──────── Provided text
A “good” YouTube ad performance result can mislead you.

That’s why benchmark data matters. You need more than surface-level figures to judge whether your YouTube ads are performing well, especially when your campaign’s view, click-through, and conversion rates don’t seem to add up.

If you want a fast read on performance, start with these YouTube advertising benchmarks:

  • View rate: 15% to 25% for skippable ads
  • Click-through rate: 0.5% to 1.5%
  • Conversion rate from YouTube ads: 1.5% to 3.0%

Get the full benchmark breakdown and what those numbers can tell you about your YouTube ad performance:

At a glance: YouTube advertising benchmarks

Use these ranges as reference points, not fixed performance goals you must aim for.

When comparing your campaign type to these benchmarks, keep in mind that ad format, targeting, creative quality, funnel stage, and your competitors’ activities can affect your numbers.

Key YouTube benchmarks

Table View

Key YouTube Advertising Benchmarks
Attention Metrics
View rate (skippable ads) 15% – 25%
Average watch time of skippable ads 30 – 45 seconds
Audience retention at 30 seconds 60% – 70%
Engagement Metrics
Click-through rate 0.5% – 1.5%
Earned actions rate 0.5% – 1.5%
Conversion Metrics
Conversion rate from YouTube ads 1.5% – 3.0%
View-through conversion rate 0.2%- 0.8%
Cost Metrics
Cost per acquisition $20 – $100
Brand Impact Metrics
Brand lift 5% – 20%

Make an apples-to-apples comparison when you evaluate performance against these benchmarks.

A skippable in-stream ad should not be judged the same way as a non-skippable ad, and you shouldn’t compare your awareness campaign’s performance against lead generation benchmarks.

A benchmark only helps when you match it to the format, goal, and audience behind the campaign.

Which YouTube ad benchmarks matter most and why?

There’s no single YouTube ad benchmark metric that matters the most for all campaigns and goals. Instead, look at the benchmarks that are relevant to your ad campaign goals and the metrics you’re tracking for those goals.
────────────────
──────── Extracted records
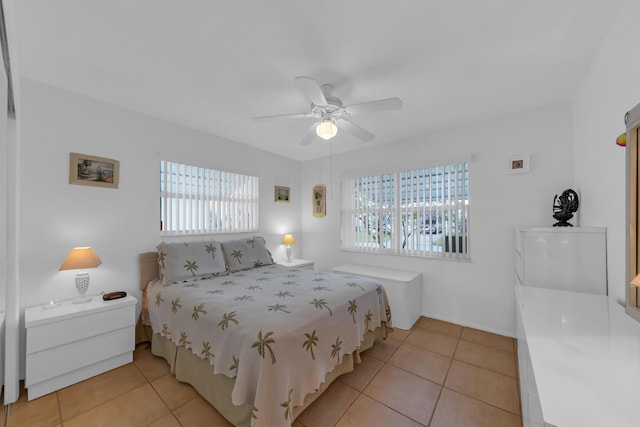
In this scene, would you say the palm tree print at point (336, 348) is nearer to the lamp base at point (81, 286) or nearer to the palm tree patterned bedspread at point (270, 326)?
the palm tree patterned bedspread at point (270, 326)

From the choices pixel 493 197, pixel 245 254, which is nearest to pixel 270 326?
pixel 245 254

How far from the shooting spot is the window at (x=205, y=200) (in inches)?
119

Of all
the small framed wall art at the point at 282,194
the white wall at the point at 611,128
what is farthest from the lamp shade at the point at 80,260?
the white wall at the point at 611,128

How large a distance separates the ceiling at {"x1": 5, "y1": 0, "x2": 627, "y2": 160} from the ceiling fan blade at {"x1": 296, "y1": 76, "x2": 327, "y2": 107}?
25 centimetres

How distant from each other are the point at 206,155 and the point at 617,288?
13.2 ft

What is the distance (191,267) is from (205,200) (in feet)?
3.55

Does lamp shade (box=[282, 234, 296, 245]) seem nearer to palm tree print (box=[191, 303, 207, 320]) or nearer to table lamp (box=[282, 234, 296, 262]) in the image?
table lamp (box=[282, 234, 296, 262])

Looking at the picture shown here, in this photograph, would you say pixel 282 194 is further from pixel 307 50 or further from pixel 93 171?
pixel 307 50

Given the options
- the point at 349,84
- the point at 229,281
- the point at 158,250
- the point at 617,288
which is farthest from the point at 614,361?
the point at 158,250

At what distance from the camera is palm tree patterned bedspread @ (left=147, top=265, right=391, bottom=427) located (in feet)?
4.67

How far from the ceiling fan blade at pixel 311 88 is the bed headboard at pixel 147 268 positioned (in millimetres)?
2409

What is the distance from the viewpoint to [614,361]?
────────────────
◆ What you should do: Reproduce verbatim the part of the YouTube ad benchmarks text between "There’s no single" and "for those goals.", inclusive.

◆ In response:
There’s no single YouTube ad benchmark metric that matters the most for all campaigns and goals. Instead, look at the benchmarks that are relevant to your ad campaign goals and the metrics you’re tracking for those goals.